– Я сказал ему правду, – сказал он. – Он подошел к двери, когда мы уже готовы были уезжать, а когда я послал сказать ему, что нас нет дома, он попытался силой прорваться к нам наверх. Он был в таком безумном состоянии, что мог бы запросто убить меня, если бы я не сказал ему, кому принадлежит автомобиль. Его рука лежала на револьвере в кармане все время, пока он находился в доме… – Вдруг его тон стал вызывающим. – Ну и что, что я сказал ему? Этот тип сам нарвался. Он бросил пыль в твои глаза точно так же, как и в глаза Дэйзи, но на самом деле это был жестокий человек. Он переехал Миртл, как какую-то собаку, и даже не остановил свой автомобиль.
Мне нечего было сказать ему, кроме того единственного непроизносимого факта, что это была неправда.
– И если ты думаешь, что я не испил свою чашу страданий, то послушай: когда я пришел в ту квартиру, чтобы избавиться от нее, и увидел ту чертову коробку с собачьими галетами, стоящую там, на буфете, я сел и заплакал, как ребенок. Клянусь богом, это было ужасно…
Я не мог ни простить его, ни сострадать ему, но из его слов я понял, что то, что он сделал, было в его глазах абсолютно оправданным. Вся их жизнь была такой – крайне беспечной и беспорядочной. Они были неосторожными, беспечными людьми, Том и Дэйзи: они разбивали вдребезги предметы и лишали жизни живых существ, а потом возвращались в свою нору из мешков денег или своей космической беспечности, или чего там еще, что объединяло и удерживало их вместе, предоставляя другим расхлебывать ту кашу, которую они заварили…
Я пожал ему руку; было глупо не сделать этого, так как в какое-то мгновение я понял, что разговариваю с ребенком.
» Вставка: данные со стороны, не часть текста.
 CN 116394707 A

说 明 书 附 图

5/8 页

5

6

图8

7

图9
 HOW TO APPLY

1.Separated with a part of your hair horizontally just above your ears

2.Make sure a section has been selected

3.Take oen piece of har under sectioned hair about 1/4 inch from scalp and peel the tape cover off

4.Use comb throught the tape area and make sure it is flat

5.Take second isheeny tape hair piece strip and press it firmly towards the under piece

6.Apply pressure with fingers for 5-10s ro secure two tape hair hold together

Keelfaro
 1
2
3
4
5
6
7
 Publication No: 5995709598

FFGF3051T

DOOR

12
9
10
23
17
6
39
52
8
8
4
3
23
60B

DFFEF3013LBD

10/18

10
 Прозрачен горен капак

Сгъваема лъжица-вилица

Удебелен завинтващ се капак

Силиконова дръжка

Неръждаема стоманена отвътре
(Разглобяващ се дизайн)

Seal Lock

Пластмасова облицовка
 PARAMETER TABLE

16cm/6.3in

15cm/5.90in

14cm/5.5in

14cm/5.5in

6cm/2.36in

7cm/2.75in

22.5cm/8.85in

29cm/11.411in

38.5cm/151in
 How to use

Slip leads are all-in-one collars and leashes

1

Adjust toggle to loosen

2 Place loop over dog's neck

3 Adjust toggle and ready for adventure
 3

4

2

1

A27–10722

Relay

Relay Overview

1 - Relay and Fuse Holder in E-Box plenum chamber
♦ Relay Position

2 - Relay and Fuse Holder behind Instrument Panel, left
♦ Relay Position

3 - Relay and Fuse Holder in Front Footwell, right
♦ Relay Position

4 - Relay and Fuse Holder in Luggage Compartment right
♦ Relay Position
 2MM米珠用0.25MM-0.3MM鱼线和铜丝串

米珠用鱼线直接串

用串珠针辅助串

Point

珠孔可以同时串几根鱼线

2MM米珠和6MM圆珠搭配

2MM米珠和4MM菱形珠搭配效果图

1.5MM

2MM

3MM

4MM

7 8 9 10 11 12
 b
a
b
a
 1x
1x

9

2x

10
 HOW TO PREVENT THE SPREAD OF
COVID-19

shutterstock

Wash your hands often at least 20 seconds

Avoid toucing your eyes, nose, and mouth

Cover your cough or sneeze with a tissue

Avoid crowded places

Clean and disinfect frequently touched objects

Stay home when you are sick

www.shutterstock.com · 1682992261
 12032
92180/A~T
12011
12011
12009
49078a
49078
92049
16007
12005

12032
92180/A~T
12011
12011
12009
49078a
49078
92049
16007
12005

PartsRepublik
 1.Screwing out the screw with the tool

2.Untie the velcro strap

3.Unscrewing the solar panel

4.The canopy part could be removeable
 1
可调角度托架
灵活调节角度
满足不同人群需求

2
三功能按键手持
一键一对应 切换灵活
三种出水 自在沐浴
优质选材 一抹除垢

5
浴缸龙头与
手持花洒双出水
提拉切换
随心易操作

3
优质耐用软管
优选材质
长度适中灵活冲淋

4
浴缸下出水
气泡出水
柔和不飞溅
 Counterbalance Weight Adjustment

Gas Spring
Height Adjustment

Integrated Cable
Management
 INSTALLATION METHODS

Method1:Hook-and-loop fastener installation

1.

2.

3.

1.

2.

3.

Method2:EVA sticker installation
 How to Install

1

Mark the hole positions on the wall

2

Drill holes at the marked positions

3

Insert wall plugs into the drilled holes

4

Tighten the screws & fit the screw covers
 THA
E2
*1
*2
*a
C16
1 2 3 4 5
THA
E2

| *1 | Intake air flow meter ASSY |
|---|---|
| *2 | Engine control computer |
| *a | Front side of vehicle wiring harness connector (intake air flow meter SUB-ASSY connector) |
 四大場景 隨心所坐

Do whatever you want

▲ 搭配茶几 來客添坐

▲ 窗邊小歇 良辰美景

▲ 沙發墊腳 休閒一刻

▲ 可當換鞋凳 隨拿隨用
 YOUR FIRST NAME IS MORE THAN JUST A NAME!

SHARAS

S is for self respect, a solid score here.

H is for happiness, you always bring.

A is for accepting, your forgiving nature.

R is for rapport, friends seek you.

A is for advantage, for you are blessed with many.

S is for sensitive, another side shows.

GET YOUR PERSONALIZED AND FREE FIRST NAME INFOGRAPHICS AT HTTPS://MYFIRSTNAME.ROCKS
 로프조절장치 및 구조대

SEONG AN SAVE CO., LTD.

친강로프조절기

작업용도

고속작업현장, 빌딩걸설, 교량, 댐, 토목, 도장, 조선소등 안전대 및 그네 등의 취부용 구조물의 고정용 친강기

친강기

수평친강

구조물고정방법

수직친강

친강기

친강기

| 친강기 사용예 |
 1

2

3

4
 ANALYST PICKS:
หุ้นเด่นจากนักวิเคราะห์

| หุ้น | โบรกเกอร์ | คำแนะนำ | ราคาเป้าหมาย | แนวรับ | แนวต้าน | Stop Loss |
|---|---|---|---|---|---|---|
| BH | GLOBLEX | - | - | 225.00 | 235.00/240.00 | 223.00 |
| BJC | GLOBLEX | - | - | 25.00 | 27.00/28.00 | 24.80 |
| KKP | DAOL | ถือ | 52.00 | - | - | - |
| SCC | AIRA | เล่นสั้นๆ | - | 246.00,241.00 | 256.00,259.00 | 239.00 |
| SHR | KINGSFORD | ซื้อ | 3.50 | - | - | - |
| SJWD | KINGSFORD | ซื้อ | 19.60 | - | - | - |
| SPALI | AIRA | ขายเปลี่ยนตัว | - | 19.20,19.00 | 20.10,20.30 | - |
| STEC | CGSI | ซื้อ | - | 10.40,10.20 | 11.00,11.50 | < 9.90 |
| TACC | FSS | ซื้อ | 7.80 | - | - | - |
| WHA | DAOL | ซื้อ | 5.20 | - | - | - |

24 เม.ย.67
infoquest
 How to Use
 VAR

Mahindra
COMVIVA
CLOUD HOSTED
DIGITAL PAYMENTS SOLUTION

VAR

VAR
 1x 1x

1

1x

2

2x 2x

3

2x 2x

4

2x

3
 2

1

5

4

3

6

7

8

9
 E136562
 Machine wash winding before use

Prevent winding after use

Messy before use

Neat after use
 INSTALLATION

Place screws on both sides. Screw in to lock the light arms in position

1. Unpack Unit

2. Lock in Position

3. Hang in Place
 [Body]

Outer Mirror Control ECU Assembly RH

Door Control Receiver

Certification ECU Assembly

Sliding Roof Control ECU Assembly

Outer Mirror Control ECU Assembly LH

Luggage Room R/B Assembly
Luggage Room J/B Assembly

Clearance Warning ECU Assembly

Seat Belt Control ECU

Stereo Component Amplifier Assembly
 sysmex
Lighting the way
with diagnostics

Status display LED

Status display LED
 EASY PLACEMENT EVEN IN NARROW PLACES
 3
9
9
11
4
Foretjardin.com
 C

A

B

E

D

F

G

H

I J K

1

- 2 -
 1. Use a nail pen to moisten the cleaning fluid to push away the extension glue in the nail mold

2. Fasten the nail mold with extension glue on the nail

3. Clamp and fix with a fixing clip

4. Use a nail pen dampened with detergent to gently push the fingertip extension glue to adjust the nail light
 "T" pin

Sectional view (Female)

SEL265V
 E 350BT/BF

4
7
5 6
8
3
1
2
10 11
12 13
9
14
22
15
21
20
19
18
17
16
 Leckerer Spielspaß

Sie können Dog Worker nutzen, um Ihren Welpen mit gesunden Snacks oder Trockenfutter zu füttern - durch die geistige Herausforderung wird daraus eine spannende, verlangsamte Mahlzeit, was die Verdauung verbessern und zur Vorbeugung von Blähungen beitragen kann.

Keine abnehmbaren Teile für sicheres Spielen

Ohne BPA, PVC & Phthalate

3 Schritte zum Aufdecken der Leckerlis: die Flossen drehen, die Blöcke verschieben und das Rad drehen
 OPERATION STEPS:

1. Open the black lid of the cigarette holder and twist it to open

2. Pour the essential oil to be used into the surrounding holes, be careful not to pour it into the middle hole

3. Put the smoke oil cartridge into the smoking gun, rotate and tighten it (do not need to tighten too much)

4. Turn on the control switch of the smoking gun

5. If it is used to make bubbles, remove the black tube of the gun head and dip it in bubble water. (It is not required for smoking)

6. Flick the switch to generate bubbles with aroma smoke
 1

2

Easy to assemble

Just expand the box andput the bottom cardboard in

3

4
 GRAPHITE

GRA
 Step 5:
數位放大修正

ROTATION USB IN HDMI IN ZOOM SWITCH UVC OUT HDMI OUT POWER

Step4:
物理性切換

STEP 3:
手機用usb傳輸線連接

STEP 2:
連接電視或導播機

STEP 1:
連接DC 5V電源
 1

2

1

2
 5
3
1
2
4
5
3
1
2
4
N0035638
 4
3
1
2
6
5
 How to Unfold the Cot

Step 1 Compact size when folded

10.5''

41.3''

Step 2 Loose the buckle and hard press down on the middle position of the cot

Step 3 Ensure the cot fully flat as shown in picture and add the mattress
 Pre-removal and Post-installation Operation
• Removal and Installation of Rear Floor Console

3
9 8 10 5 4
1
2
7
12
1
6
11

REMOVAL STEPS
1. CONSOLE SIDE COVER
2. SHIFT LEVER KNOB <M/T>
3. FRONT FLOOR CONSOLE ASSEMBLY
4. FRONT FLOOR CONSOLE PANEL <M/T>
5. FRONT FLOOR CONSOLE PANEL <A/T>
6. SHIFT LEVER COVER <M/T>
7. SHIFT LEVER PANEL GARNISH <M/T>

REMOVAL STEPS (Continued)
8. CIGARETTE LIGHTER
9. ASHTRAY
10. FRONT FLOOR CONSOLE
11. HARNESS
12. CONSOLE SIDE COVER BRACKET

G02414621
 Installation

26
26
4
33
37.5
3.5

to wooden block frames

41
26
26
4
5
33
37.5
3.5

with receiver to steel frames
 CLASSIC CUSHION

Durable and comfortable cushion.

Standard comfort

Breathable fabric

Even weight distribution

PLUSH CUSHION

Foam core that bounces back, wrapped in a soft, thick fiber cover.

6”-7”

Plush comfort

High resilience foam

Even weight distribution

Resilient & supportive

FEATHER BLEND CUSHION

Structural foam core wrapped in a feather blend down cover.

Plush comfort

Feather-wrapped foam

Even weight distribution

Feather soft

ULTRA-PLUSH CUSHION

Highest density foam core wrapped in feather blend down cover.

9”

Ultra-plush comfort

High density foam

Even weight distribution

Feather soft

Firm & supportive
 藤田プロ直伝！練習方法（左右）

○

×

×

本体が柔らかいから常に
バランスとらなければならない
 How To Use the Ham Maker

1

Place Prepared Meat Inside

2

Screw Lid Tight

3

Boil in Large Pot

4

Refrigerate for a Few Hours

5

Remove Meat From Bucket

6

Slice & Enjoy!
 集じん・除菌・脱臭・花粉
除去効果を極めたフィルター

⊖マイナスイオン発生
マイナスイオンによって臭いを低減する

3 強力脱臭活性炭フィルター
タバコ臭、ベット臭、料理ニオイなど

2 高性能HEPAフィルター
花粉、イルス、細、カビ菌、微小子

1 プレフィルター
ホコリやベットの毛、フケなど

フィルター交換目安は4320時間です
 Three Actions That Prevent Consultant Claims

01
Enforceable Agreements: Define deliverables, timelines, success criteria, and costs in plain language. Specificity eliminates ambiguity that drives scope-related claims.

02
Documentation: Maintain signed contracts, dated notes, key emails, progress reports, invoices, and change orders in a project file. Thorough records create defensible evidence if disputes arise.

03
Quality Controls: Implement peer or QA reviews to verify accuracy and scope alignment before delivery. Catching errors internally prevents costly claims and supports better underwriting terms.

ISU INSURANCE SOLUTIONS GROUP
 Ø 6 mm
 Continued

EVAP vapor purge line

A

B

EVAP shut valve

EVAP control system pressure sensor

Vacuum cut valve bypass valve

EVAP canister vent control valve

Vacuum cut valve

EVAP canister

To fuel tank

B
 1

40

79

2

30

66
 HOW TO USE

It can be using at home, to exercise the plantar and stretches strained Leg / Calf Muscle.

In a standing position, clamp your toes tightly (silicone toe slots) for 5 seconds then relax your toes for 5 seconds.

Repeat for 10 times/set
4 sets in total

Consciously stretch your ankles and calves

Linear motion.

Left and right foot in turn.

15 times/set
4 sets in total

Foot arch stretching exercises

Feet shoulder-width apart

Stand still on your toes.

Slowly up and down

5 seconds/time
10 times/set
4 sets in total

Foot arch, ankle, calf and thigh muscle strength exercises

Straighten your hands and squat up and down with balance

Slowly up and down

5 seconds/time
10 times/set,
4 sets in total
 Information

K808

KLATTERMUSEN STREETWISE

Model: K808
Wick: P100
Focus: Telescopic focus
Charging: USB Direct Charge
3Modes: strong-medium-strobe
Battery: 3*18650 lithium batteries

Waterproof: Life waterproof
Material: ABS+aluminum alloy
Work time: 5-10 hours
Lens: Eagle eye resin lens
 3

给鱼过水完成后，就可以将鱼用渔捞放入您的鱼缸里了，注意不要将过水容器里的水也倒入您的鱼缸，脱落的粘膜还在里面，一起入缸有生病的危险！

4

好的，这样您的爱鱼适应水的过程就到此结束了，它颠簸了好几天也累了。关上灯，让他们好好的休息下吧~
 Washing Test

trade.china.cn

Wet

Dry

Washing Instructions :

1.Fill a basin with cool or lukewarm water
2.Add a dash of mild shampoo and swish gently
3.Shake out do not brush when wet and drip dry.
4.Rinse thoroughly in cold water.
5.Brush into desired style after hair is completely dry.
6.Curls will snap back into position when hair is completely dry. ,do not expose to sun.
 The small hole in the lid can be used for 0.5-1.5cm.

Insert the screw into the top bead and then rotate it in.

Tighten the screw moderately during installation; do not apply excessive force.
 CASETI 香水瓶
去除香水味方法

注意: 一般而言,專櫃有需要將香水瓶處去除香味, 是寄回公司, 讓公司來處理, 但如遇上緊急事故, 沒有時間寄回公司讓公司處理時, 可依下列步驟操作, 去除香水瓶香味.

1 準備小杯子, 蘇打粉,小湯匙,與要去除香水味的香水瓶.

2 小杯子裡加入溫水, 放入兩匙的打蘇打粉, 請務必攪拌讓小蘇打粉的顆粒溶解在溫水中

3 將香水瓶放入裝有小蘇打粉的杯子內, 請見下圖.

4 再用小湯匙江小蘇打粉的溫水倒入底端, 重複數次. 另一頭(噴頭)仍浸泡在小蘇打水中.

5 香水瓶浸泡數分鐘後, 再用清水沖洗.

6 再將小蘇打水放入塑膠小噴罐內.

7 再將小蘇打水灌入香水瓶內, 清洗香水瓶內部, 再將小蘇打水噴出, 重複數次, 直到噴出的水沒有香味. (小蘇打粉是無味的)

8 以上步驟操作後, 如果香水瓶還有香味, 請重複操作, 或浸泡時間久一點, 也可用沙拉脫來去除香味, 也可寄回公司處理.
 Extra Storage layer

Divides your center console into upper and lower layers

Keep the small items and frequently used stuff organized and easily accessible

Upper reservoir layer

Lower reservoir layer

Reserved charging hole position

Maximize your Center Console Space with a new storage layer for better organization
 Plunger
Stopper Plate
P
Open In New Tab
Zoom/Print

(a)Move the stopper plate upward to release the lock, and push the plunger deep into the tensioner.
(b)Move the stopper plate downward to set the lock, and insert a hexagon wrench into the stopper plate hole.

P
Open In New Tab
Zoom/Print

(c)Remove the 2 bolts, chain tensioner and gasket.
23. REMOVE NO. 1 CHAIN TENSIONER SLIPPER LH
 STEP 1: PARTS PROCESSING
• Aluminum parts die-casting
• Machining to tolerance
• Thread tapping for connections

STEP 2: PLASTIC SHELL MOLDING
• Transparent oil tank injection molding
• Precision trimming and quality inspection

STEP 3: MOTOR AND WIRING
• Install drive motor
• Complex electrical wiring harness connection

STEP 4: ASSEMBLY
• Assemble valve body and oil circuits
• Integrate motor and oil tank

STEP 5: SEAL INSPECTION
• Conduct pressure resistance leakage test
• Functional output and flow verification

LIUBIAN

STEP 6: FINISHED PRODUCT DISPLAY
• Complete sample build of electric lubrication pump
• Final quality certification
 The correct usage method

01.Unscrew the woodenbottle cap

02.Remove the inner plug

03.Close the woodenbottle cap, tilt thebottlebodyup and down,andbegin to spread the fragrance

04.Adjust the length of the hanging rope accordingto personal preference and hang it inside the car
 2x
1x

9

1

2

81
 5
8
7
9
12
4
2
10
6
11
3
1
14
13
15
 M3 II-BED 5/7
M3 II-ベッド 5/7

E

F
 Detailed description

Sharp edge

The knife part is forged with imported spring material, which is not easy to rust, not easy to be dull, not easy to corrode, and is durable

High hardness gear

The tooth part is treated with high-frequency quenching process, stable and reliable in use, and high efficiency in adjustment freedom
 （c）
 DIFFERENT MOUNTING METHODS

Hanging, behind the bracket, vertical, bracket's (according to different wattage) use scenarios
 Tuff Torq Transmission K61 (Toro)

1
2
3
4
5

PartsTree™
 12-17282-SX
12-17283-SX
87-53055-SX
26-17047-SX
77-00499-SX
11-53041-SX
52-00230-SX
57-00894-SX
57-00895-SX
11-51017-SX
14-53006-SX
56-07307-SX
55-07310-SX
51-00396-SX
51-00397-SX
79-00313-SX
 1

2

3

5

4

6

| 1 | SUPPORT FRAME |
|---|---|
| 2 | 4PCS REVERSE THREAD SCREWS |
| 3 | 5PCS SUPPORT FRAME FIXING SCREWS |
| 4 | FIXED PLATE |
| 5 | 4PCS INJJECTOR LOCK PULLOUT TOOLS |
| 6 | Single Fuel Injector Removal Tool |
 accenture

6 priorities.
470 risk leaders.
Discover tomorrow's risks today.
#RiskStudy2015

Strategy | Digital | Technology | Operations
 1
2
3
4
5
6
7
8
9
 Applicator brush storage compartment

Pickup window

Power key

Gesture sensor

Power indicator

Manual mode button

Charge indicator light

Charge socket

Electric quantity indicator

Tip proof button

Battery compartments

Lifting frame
После этого он вошел в свой ювелирный магазин покупать жемчужное ожерелье – или, быть может, всего лишь пару запонок, – избавленный навеки от моей провинциальной ранимости.
Дом Гэтсби был по-прежнему пуст, когда я уезжал: трава на его газоне стала такой же высокой, как и на моем. Один из водителей такси на поселке, проезжая мимо ворот Гэтсби, каждый раз останавливался на минутку и показывал пальцем внутрь ворот; скорее всего, именно он довез Дэйзи и Гэтсби до Ист-Эгга в ту злосчастную ночь, и, скорее всего, у него была своя версия всей этой истории. У меня не было никакого желания услышать ее, и я обходил его стороной всегда, когда сходил с поезда.
Субботние вечера я проводил исключительно в Нью-Йорке, потому что память о тех блестящих, ослепительных вечеринках у Гэтсби была во мне настолько жива, что до сих пор мне все еще казалось, что я слышу приглушенные звуки музыки и смеха, непрерывно доносящиеся из его сада, и шум автомобилей, подъезжающих и отъезжающих от его дома. Однажды вечером я таки услышал шум реального, а не воображаемого автомобиля и увидел, как огни его фар замерли у его крыльца. Но я не пытался выяснять подробности. Скорее всего, это был кто-то из его гостей, который жил все это время где-то на краю земли и не знал, что пир уже окончен.
В ночь накануне отъезда, когда мой чемодан был уже собран, а автомобиль продан бакалейщику, я заглянул на соседний газон, чтобы еще раз окинуть взглядом этот огромный до нелепости дом, не принесший удачи. На белых ступеньках крыльца в лунном свете ясно виднелось неприличное слово, нацарапанное куском кирпича каким-то мальчишкой; я стер его, проведя жесткой подошвой моего ботинка по камню. Потом я медленно спустился к пляжу и растянулся на песке.
Большая часть больших прибрежных заведений к этому времени уже была закрыта, и берег был погружен во тьму, которую едва прорывали движущиеся огни какого-то парома на Проливе. А когда луна поднялась выше, все эти несущественные детали в виде зданий стали постепенно растворяться, пока перед моими глазами не проявился девственный ландшафт того древнего цветущего острова, который однажды предстал во всем своем цветении пред очами датских моряков, – пышущее свежестью, зеленое лоно нового мира. Его исчезнувшие ныне деревья, – деревья, которые уступили место дому Гэтсби, – когда-то тихим шелестом своей листвы потворствовали осуществлению последней и величайшей мечты человека; на какие-то мгновения он, должно быть, невольно затаил дыхание от восторга и очарования, оказавшись вдруг погруженным в реальность этого континента, в некое эстетическое созерцание, которое для него было и непонятным, и нежеланным, в последний раз в истории столкнувшись лицом к лицу с чем-то соизмеримым со всей его способностью удивляться.